A short while later Gussie was in the same state, and Hope was run ragged building up the fire to boil water for more cinnamon tea and darting down the stairs to fetch more water from the pump and empty the slop pail of dirty water. Flies buzzed frantically around the room as it grew hotter and even more foul, and sweat poured from her as she tried to scour the pail and bowls, wash over the floor and keep her friends clean.
By early afternoon, Hope was truly alarmed by her patients’ appearance. Their eyes were sunken, their breathing very shallow, and they were no longer really aware of her ministering to them. She knew she must get help, but she had never heard of any doctor coming into Lewins Mead. Miss Carpenter, the schoolteacher, was the only person she could think of who might have enough influence to persuade someone to come.
Hope had only met Miss Carpenter twice. The first time was when she went to the school in St James’s Back with Gussie in an effort to encourage him to go to lessons. The second time she had gone to ask the teacher if she could use any help in teaching the youngest children to read.
She admired Miss Carpenter greatly, as almost everyone in the rookery did. Anyone who could be so dedicated to teaching the poorest, most disadvantaged children in the city deserved admiration. She lavished her care and attention on her small charges, cared passionately about each one of them, yet for all that she wasn’t an easy person to like. She was frosty, she rarely smiled, and there was an intensity about her that was frightening.
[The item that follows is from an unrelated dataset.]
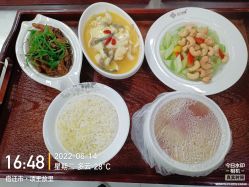 -东方幸福国际母婴月子会所(宿迁店)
The teacher had also seemed very suspicious of Hope at their last meeting. Betsy had claimed it was because Hope was every bit as clever as her, and far prettier. Hope didn’t believe that was the real reason. It was far more likely the teacher couldn’t understand why someone able to read and write should end up in her neighbourhood. Yet whatever the woman’s reasons for being chilly with her, Hope knew she had to try to enlist her help, or Betsy and Gussie might die.